Laura stopped talking as yet another wave hit her, and Josie felt the kinetics of the contraction kick into her through the strength of Laura’s fingers, her fingertips pressing their tension into Josie’s wrist and hand. Josie could even sense the layers of her uterus cramping and clamping and pulling, the fibers all acting in whatever strange pattern the body needed to weave in order to push this baby out into the world. If Laura had teleported Josie’s mind into her body she couldn’t have transferred that feeling any better.
Closing her eyes, Josie saw a red, blooming mist behind her lids, like the audio that Laura sometimes listened to, training the brain to perceive pain in a different way with hypnosis. Josie thought that was a big load of shit, and yet, somehow in this moment of intensity, this pinpoint of biological destiny, that was where her brain went—to that stupid, insipid, ridiculous image of a misty cloud blooming.
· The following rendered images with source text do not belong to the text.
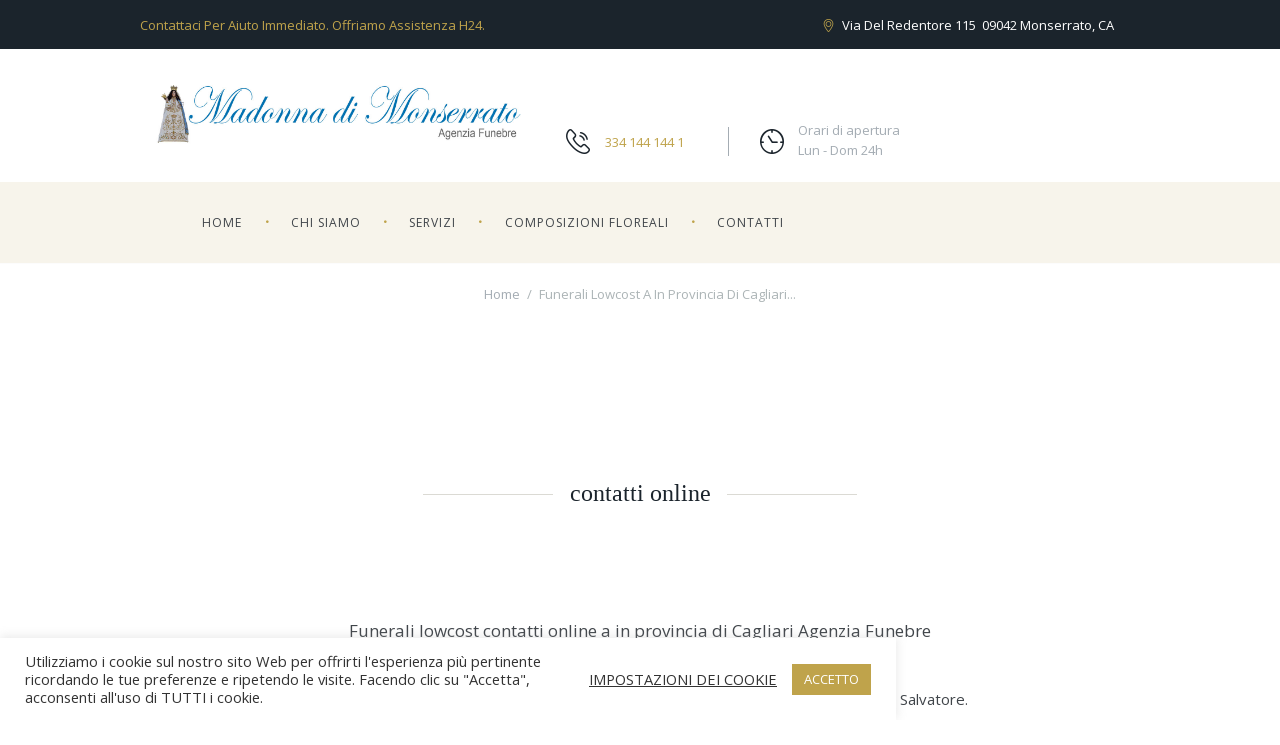

--- FILE ---
content_type: application/javascript
request_url: https://www.madonnadimonserrato.it/wp-content/themes/beacon/fw/js/jquery.slidemenu.js
body_size: 585
content:
(function($) {

	$.fn.spasticNav = function(options) {
	
		options = $.extend({
			overlap : 0,
			speed : 500,
			reset : 50,
			color : '#00c6ff',
			easing : 'swing'	//'easeOutExpo'
		}, options);
	
		return this.each(function() {
		
		 	var nav = $(this),
		 		currentPageItem = nav.find('>.current-menu-item,>.current-menu-parent,>.current-menu-ancestor'),	//>.current_page_parent
				hidden = true,
		 		blob,
		 		reset;
			if (currentPageItem.length === 0) {
		 		currentPageItem = nav.find('li').eq(0);
			}

		 	$('<li id="blob"></li>').css({
					width : currentPageItem.css('width'),	//.outerWidth(),
					height : currentPageItem.css('height'),	//.outerHeight() + options.overlap,
					left : currentPageItem.position().left,
					top : currentPageItem.position().top - options.overlap / 2,
					backgroundColor : hidden ? options.color : currentPageItem.find('a').css('backgroundColor'),
					opacity: hidden ? 0 : 1
				}).appendTo(this);
		 	blob = $('#blob', nav);
					 	
			nav.find('>li:not(#blob)').hover(function() {
				// mouse over
				clearTimeout(reset);
				var bg = $(this).css('backgroundColor');
				$(this).addClass('blob_over');
				blob.css({backgroundColor: bg}).animate(
					{
						left: $(this).position().left,
						top: $(this).position().top - options.overlap / 2,
						width: $(this).css('width'),	//.outerWidth(),
						height: $(this).css('height') + options.overlap,	//.outerHeight() + options.overlap,
						opacity: 1
					},
					{
						duration : options.speed,
						easing : options.easing,
						queue : false
					}
				);
			}, function() {
				// mouse out	
				reset = setTimeout(function() {
					/*
					var a = currentPageItem.find('a');
					var bg = a.css('backgroundColor');
					*/
					blob.animate({
						/*
						width : currentPageItem.outerWidth(),
						left : currentPageItem.position().left,
						*/
						opacity: 0	//hidden ? 0 : 1,
					}, options.speed)
					//.css({backgroundColor: bg})
				}, options.reset);
				$(this).removeClass('blob_over');
			});
		 
		
		}); // end each
	
	};

})(jQuery);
Maybe, though, just maybe, it was her own internal pain receptors panicking and not some new-agey bullshit…because damn, did Laura know how to destroy her hand or what?
“We’re going to get you back to my car,” Josie said.
“Where’s your car?” Laura cried.
“It’s back near Jeddy’s.”
“That far?”
“It’s a block, Laura.”
“We only made it a block?”
“Yeah, hon, we did.”
“No, I was walking…was…no.”
“It was a long block,” Josie reassured her as they slowly, step by painstaking step, made their way back.
“Why does it feel like I have a bowling ball between my legs?” Laura said, widening her stance and walking like a toddler with a heavy load in a disposable diaper.
Because you do, Josie thought, except it’s coming out of your front door later on today. Laura came to a grinding halt and gaped openly at Josie. Oh, shit, she thought, did I say that aloud?